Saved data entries
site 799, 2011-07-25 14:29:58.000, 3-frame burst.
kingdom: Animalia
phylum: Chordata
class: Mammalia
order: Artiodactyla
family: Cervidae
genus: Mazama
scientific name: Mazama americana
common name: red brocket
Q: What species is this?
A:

> [How to complete this task]:
There is a line above that contains "family: Cervidae". Copy it and all later lines through the last, exactly, and leave out the rest.

> [Expected output]:
family: Cervidae
genus: Mazama
scientific name: Mazama americana
common name: red brocket
Q: What species is this?
A:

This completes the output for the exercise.